>> Start

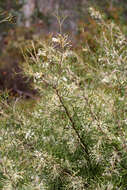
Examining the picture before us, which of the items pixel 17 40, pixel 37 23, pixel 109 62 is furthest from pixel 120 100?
pixel 37 23

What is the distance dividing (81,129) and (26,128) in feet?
1.22

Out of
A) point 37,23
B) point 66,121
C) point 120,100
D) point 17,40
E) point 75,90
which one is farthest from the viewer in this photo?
point 37,23

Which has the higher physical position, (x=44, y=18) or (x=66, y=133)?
(x=66, y=133)

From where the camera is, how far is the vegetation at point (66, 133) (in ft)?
6.32

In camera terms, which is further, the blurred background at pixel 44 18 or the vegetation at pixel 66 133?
the blurred background at pixel 44 18

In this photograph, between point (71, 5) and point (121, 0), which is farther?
point (121, 0)

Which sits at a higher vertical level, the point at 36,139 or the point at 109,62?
the point at 109,62

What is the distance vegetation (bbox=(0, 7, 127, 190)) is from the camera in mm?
1927

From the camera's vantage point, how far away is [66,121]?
225cm

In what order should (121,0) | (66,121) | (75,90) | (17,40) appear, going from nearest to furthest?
(75,90) < (66,121) < (17,40) < (121,0)

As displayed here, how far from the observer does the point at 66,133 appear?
7.20 ft

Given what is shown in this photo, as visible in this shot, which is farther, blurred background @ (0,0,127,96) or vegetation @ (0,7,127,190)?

>> End

• **Brief**
Give back the lines above exactly, from the one with "What is the distance dividing" through the last line.

• **Result of this exercise**
What is the distance dividing (81,129) and (26,128) in feet?
1.22

Out of
A) point 37,23
B) point 66,121
C) point 120,100
D) point 17,40
E) point 75,90
which one is farthest from the viewer in this photo?
point 37,23

Which has the higher physical position, (x=44, y=18) or (x=66, y=133)?
(x=66, y=133)

From where the camera is, how far is the vegetation at point (66, 133) (in ft)?
6.32

In camera terms, which is further, the blurred background at pixel 44 18 or the vegetation at pixel 66 133?
the blurred background at pixel 44 18

In this photograph, between point (71, 5) and point (121, 0), which is farther?
point (121, 0)

Which sits at a higher vertical level, the point at 36,139 or the point at 109,62?
the point at 109,62

What is the distance vegetation (bbox=(0, 7, 127, 190)) is from the camera in mm?
1927

From the camera's vantage point, how far away is [66,121]?
225cm

In what order should (121,0) | (66,121) | (75,90) | (17,40) appear, going from nearest to furthest?
(75,90) < (66,121) < (17,40) < (121,0)

As displayed here, how far from the observer does the point at 66,133 appear?
7.20 ft

Given what is shown in this photo, as visible in this shot, which is farther, blurred background @ (0,0,127,96) or vegetation @ (0,7,127,190)?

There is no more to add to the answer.